Dynamic Pricing on a two-sided Marketplace for Travelers

Developing a dynamic pricing feature for a two-sided marketplace

In times of a booming travel and tourism industry, it is essential to offer outstanding products and services at competitive prices in order to differentiate your platform from competitors in a market where competition is fierce. One of our customers, a scale-up who is developing a two-sided online marketplace in the travel industry was struggling to gain a competitive advantage over its competitors. After they got inspired by how Airbnb is supporting their hosts to establish a dynamic pricing strategy reflecting the changing market conditions and how they help them to optimize their overall revenue. However, they had no data science skills in-house, and no clue where to begin. Therefore they reached out to Data Factory to partner up and launch this project. Our objective was not only to develop a dynamic pricing feature, but to prepare them for innovating further, by building a team and bringing them to the next maturity level.

Contrary to Airbnb, our customer did not have the knowledge and skills of hundreds of experienced data scientists, engineers and related profiles, and significantly less data. This meant that our team from Data Factory had to come up with a specific approach to get this job done. To tackle this challenging project with no available solutions on the market, we decided to apply for an Innoviris R&D ("shape") subsidy. This government funded subsidy enables our customer to invest considerably more time and resources into the project. Thereupon, we recruited a data engineer and data scientist, on-boarded them, and coached them while working on the dynamic pricing features.

To get optimal outcomes from the dynamic pricing feature for each day and activity, 3 different models are working together.

  1. The booking probability is predicted, based on a binary classification model.
  2. The model is trained on features about the activity itself, about supply and demand of visitors on each date, and on temporal effects like weather.
  3. The optimal price is predicted, which balances between the booking regret, and price decision recall.

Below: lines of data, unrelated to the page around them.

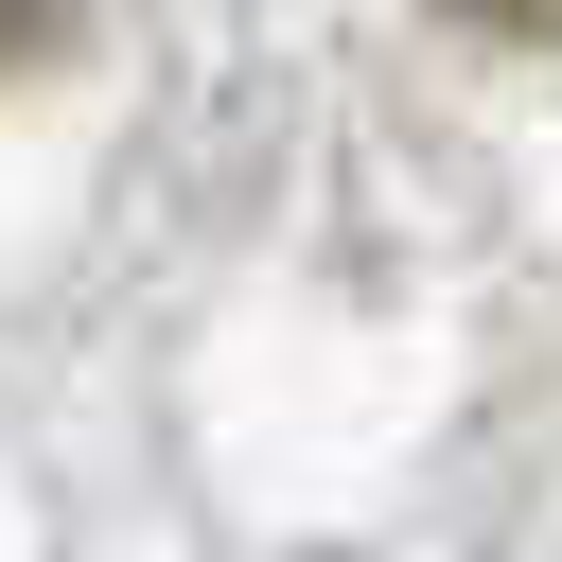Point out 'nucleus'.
<instances>
[{
    "label": "nucleus",
    "instance_id": "nucleus-1",
    "mask_svg": "<svg viewBox=\"0 0 562 562\" xmlns=\"http://www.w3.org/2000/svg\"><path fill=\"white\" fill-rule=\"evenodd\" d=\"M457 18H492V35H562V0H457Z\"/></svg>",
    "mask_w": 562,
    "mask_h": 562
}]
</instances>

Finally, the price is personalized based on specific requests from the customer.

Due to this dynamic pricing feature implemented on our customer's two-sided marketplace, travelers can be assured that they pay the optimal price. Moreover, it helped our customer to maximize revenues, the Annual Recurring Revenue already having doubled within the first 6 months after the launch of the dynamic pricing Minimum Viable Product. Also, our customer now has a team that is not only capable of improving this dynamic pricing feature further, but that can now also innovate further along other topics.